Grief. One of the stages of grief (and they aren’t linear you know but more like a spiral) is anger, and oh boy do I have a whole lotta anger going on lately. There are very few with whom I am not angry, and my anger gets pointed in many directions. My writings now and at least for a while are going to be my expressions of all the anger I have so that I can work my way through it. It may get ugly. It may not always make sense. It may seem ridiculous. That’s okay. It’s all just me being me and trying to come out the other side a little saner and hopefully a lot less angry.

At the core of the anger is that I hate not being in control. I am a control freak. I like everything just the way I like it. Death very clearly removes any illusions a person may have about being in control. If I were in control I certainly wouldn’t have allowed Dad to die within two months after my grandmother died. That is just not fair.
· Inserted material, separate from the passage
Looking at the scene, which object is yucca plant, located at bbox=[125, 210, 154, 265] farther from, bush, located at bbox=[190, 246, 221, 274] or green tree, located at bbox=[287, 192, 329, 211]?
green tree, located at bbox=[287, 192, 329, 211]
It is not fair at all that just a few weeks after burying her mother my mom had to bury her husband. Life is not fair, and that just pisses me off. I am angry. I know that there is nothing I can do to change the way things are, and that makes me angry. I am angry at the world. I am angry at God.

I am angry at everybody who expects me to just pick up and move on. I got the three day bereavement leave at work, and then I’m expected to be back at it. That’s it. Suck it up buttercup and get your work done. Well, sorry but it doesn’t work out that easily. I’m distracted. My mind wanders. I have moments of overwhelming sadness. I have moments of clarity and focus, but they are fewer and farther between than they need to be for normal functioning. I’m told by those who know – like Pastor and Freud and by others who have lost a parent – that what I’m going through is normal, that I should be easy on myself and not expect myself to be okay yet. Well, sure, but they aren’t my bosses. They aren’t the people that expect me to just keep on keepin’ on.

I am angry at W because he doesn’t cut me any slack either. All of the little things and big things that annoy me are magnified, and it makes me angry, and he doesn’t get it, and he wants me to cut him some slack because he’s grieving. Sorry buddy, but it’s my dad that just died, not yours. You have got to stop expecting me to do everything just like normal and to react just like normal and take care of things just like normal. When the fuck does it ever get to be my turn to be the mess, to need help, to be taken care of? WHEN?

Anger.

It is so overwhelming right now, the one overriding emotion that is swallowing me whole.